L’actrice et réalisatrice française, Andréa Bescond, a été arrêtée ce lundi soir 8 juin, place Vendôme à Paris en marge de la manifestation non autorisée suite à l’affaire Lyhanna. La comédienne a été placée en garde à vue pendant toute la nuit et est sortie à 9 heures ce mardi matin.
« Chères amies, chers amis, je suis sortie de garde à vue. C’était un peu une surprise de se retrouver nez à nez avec ces gros boucliers qui nous poussaient alors que nous faisions un rassemblement non violent depuis deux heures. Quelle étrange réaction de la part des services de police », a réagi Andréa Bescond dans un poste publié sur Instagram.
L’événement était organisé par le collectif Mouv’Enfants et d’autres associations pour réclamer une loi contre la violence envers les mineurs, à la suite du décès de Lyhanna, une fillette de 11 ans retrouvée morte le 4 juin après avoir été portée disparue le 29 mai.

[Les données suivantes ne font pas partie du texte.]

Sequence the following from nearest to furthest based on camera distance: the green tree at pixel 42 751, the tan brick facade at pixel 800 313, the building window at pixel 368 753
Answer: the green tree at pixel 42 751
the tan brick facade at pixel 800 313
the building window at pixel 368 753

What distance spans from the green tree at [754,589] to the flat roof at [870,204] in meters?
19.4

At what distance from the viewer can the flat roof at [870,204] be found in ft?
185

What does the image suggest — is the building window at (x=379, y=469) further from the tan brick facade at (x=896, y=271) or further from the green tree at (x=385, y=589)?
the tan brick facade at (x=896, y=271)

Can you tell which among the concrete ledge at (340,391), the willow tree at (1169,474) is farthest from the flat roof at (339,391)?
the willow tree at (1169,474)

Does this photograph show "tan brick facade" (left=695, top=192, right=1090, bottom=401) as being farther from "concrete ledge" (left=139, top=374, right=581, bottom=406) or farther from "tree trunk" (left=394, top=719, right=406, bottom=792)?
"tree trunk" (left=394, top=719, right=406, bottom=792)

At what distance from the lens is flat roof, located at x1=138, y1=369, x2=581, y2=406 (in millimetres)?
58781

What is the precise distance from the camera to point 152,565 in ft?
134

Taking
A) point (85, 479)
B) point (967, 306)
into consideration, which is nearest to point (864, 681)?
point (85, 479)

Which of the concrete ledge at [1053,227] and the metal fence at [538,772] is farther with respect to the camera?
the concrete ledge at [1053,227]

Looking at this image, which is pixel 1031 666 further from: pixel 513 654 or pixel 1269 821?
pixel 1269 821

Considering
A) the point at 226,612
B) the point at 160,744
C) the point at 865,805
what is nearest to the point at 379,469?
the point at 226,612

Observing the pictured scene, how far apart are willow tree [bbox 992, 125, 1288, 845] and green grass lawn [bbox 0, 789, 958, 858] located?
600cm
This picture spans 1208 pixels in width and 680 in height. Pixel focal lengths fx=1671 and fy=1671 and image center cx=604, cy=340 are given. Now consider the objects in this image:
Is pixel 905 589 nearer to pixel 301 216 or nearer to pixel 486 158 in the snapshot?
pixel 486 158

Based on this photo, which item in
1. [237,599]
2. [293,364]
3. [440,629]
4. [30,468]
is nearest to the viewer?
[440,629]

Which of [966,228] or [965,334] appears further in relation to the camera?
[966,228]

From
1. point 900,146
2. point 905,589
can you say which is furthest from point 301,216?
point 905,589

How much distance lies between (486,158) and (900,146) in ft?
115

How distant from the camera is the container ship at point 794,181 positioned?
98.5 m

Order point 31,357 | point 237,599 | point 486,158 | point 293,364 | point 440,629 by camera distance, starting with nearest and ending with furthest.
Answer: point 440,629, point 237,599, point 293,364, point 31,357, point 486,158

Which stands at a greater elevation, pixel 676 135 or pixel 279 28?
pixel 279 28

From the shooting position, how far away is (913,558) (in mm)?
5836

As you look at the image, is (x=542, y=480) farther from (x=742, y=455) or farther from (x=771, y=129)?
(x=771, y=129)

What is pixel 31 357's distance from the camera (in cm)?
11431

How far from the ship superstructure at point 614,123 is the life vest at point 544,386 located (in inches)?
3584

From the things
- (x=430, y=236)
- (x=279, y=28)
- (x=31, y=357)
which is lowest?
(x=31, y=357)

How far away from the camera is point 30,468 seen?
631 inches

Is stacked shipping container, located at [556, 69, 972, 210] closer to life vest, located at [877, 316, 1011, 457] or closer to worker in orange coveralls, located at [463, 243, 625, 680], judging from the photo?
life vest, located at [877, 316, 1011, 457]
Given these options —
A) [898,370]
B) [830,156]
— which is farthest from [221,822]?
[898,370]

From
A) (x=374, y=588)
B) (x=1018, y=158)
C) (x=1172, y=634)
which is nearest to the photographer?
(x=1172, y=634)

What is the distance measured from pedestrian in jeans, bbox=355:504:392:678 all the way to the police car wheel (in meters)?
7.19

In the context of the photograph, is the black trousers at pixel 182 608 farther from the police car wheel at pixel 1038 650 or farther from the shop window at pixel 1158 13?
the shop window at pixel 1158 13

Contacté par BFMTV, le parquet de Paris indique que la réalisatrice a été arrêtée pour outrage et rébellion. Il affirme avoir « donné pour instruction de lever immédiatement ces deux mesures de garde à vue », après en avoir été avisé ce mardi matin.
« Le placement en garde à vue est une décision prise par un officier de police judiciaire. Le parquet doit en être avisé immédiatement, afin de pouvoir en contrôler la régularité, et sous peine de nullité de la mesure de garde à vue », ajoute-t-il.
« Pensées émues pour tous les pédocriminels »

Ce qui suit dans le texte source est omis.